TODAY ON WOMEN SLAYING SCIFI
It is a refined skill to take radically different worlds and combine them together into a single seamless story, but honestly, Amanda Orneck is currently doing it brilliantly in her novel, Deus Hex Machina. The writing is rich with vivid imagery that paints a picture of an ancient Cloister, but not like the familiar kind that dot the European countryside. Hers is one filled with computers, where the Code replicates eternal. The Church of Technology is the religion of the day, and among its sisterhood, we find our heroine, Isidore RAM.
We meet Isidore on the Grid, experiencing an ancient version of New York City’s Harlem that is made up of numbers and code. Isidore is a Hexer of seemingly incomparable skill, who encounters something unexpected, and seeks out her mentor for help. In that way, it’s a classic tale, but the telling of it is something you’ve never seen done before. There’s ancient mystery mixed with advanced technology that’s beyond our time.
It had me immediately hooked, and if you give it the chance, I hope you’ll find the same for yourself. This Bechdel-crushing adventure isn’t one to be left unread.
From Amanda Orneck
Women Slaying SciFi is about women supporting women, therefore each featured author is asked the following question about why female narratives and authors matter . . .

Spatial reasoning question data:
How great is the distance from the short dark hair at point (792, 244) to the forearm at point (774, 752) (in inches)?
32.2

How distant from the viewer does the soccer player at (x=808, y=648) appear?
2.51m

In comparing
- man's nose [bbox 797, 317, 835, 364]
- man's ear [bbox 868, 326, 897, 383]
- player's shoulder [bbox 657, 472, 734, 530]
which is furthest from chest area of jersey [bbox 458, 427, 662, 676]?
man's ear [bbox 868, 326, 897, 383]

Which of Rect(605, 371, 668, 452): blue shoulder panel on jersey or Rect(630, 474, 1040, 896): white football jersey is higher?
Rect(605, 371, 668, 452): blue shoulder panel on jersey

* * *

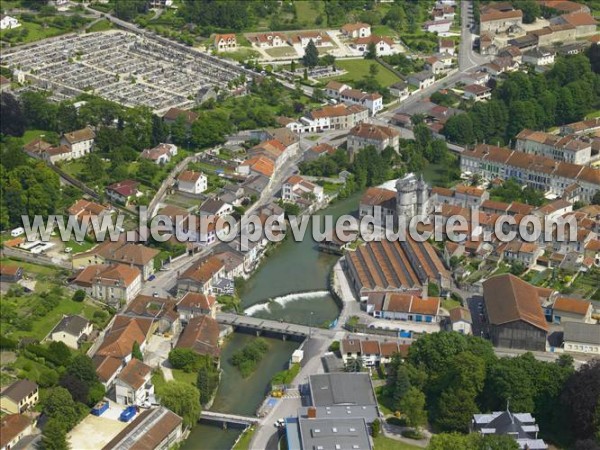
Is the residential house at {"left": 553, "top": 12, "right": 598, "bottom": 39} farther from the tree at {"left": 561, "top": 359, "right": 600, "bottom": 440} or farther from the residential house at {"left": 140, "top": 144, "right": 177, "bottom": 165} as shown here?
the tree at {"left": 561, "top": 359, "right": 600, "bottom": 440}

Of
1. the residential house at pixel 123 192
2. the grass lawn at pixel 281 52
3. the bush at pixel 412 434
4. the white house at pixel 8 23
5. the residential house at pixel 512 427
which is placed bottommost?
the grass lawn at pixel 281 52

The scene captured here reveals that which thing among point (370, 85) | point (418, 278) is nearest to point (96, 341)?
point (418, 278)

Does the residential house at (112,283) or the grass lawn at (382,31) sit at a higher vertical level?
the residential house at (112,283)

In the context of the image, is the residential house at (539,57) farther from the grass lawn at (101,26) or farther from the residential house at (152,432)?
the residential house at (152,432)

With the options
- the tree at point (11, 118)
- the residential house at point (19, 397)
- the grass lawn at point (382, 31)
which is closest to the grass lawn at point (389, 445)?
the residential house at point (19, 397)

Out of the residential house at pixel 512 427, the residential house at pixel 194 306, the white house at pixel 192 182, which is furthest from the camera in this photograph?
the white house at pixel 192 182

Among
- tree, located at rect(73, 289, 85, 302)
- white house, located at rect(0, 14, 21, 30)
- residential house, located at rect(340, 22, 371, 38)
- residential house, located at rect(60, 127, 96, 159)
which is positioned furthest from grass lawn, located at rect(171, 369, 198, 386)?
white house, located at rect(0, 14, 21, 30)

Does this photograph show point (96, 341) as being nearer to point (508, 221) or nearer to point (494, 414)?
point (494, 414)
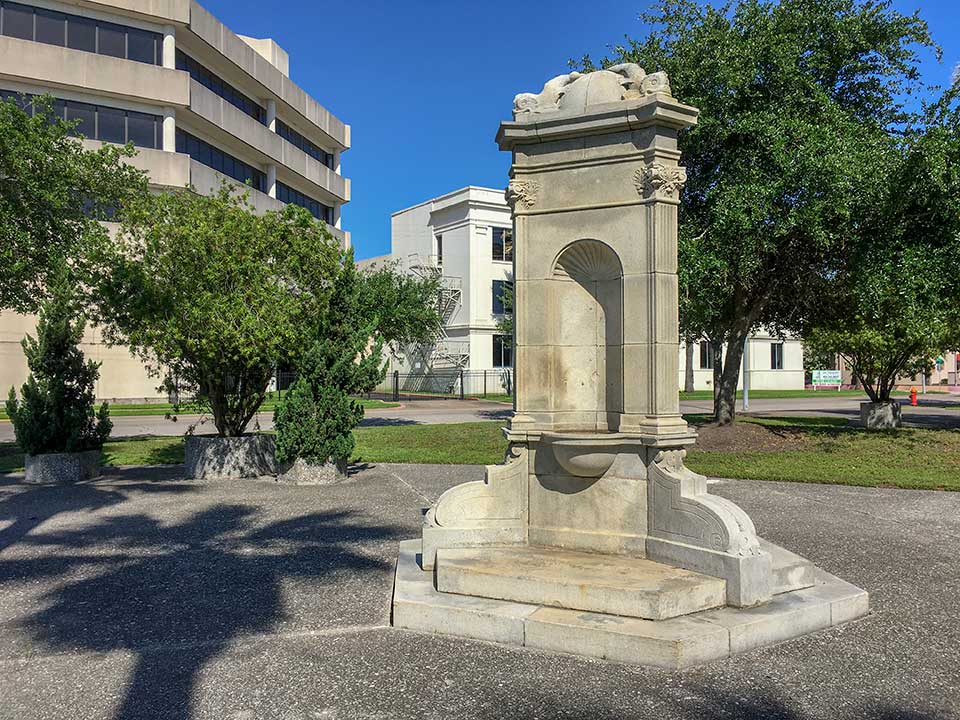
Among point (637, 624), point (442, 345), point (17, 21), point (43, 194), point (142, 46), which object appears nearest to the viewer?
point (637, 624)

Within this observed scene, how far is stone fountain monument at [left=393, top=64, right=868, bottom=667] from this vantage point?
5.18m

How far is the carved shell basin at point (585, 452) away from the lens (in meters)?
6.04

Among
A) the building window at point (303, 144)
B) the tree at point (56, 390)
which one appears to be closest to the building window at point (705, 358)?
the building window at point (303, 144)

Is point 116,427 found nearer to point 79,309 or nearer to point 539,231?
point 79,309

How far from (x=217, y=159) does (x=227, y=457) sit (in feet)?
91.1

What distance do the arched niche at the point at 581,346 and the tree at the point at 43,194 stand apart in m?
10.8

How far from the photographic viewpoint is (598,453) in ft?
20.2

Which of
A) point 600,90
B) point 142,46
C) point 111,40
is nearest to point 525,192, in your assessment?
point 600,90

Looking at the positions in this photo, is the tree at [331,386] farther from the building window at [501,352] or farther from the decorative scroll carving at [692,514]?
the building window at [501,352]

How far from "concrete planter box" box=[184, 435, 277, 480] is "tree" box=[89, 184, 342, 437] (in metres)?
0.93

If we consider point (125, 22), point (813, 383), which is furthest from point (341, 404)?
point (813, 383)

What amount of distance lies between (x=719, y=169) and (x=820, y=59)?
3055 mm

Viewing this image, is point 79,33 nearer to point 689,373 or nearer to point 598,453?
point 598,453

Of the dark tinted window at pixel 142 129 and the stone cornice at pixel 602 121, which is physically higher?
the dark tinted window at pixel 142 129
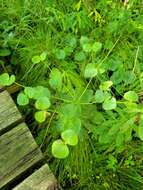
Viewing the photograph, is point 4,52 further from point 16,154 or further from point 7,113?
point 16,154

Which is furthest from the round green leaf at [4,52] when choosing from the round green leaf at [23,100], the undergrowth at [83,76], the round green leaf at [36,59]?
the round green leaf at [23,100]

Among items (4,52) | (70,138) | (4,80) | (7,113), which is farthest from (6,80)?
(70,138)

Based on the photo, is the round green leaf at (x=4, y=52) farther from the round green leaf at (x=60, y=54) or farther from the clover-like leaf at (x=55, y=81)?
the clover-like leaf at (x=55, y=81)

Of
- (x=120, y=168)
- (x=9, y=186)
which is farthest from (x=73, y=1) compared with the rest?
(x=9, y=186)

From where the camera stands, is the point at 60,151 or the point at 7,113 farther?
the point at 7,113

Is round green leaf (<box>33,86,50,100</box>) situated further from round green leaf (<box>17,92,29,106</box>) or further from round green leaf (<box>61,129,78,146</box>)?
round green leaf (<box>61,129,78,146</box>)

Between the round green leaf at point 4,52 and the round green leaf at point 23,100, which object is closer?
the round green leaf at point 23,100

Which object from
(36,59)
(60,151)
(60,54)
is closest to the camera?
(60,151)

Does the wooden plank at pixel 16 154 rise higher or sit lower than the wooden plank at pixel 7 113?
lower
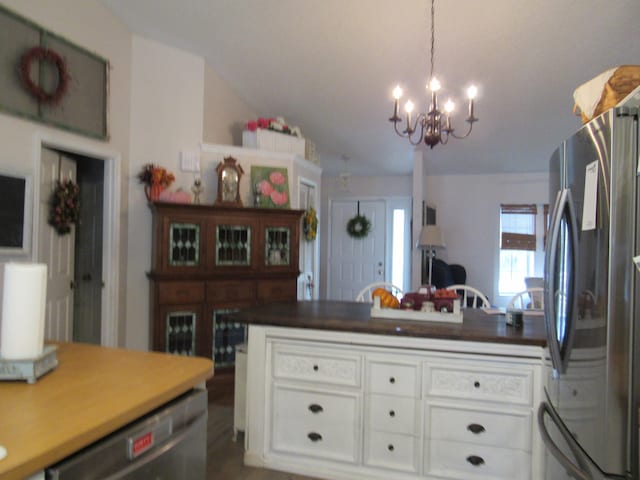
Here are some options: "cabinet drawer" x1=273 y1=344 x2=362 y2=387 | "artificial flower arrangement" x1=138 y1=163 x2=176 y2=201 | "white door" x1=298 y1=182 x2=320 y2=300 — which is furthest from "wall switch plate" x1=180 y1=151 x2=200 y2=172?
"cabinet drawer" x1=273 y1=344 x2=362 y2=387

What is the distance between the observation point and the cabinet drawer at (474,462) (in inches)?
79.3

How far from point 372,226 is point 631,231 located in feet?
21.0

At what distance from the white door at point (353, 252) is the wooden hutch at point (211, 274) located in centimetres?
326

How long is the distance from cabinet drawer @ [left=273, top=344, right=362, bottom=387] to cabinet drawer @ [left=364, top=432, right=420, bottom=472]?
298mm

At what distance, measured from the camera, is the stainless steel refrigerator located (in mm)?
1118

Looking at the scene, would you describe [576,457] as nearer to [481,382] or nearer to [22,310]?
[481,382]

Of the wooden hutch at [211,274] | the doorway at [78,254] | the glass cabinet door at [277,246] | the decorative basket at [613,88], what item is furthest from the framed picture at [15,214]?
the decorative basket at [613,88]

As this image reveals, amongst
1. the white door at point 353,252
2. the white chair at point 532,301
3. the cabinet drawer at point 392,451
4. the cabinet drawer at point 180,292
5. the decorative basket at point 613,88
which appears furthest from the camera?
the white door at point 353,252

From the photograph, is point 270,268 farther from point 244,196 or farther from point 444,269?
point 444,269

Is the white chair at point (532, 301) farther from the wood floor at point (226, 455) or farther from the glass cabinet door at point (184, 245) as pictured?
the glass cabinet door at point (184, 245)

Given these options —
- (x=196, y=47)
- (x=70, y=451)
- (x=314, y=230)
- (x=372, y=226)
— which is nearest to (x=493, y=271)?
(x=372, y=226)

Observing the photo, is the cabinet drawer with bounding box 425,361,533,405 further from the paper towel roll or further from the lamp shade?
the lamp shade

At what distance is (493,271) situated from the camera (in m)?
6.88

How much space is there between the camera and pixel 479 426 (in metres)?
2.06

* * *

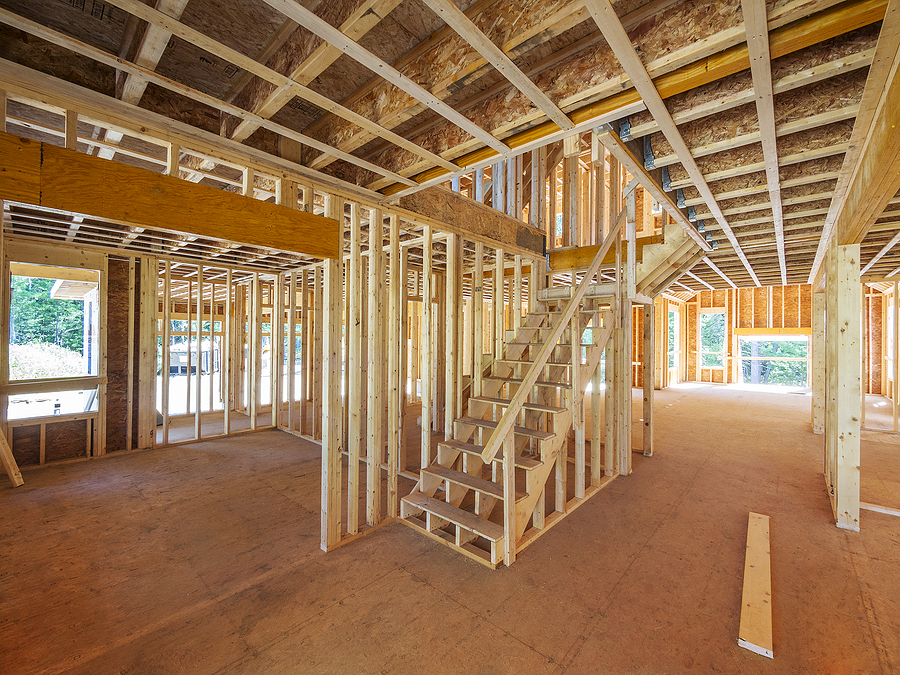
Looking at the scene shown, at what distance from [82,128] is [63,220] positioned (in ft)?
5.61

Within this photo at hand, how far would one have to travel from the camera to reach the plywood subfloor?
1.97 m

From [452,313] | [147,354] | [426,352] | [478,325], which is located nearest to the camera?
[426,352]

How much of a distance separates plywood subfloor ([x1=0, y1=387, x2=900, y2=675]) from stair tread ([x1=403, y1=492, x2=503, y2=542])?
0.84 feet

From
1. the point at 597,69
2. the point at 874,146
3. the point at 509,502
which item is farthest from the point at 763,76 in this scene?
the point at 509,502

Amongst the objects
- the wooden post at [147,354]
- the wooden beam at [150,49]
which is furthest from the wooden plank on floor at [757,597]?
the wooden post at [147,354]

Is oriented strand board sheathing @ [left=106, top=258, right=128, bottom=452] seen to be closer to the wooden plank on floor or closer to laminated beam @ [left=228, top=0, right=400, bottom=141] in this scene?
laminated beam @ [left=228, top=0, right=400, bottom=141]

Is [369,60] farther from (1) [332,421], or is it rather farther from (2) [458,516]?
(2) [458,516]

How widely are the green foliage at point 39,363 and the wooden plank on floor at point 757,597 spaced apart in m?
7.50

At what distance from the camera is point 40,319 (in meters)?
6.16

**What is required:** Copy out the entire book review word for word. Rely only on the book review for what comes next.

**Task response:**
TODAY ON WOMEN SLAYING SCIFI
It is a refined skill to take radically different worlds and combine them together into a single seamless story, but honestly, Amanda Orneck is currently doing it brilliantly in her novel, Deus Hex Machina. The writing is rich with vivid imagery that paints a picture of an ancient Cloister, but not like the familiar kind that dot the European countryside. Hers is one filled with computers, where the Code replicates eternal. The Church of Technology is the religion of the day, and among its sisterhood, we find our heroine, Isidore RAM.
We meet Isidore on the Grid, experiencing an ancient version of New York City’s Harlem that is made up of numbers and code. Isidore is a Hexer of seemingly incomparable skill, who encounters something unexpected, and seeks out her mentor for help. In that way, it’s a classic tale, but the telling of it is something you’ve never seen done before. There’s ancient mystery mixed with advanced technology that’s beyond our time.
It had me immediately hooked, and if you give it the chance, I hope you’ll find the same for yourself. This Bechdel-crushing adventure isn’t one to be left unread.
From Amanda Orneck
Women Slaying SciFi is about women supporting women, therefore each featured author is asked the following question about why female narratives and authors matter . . .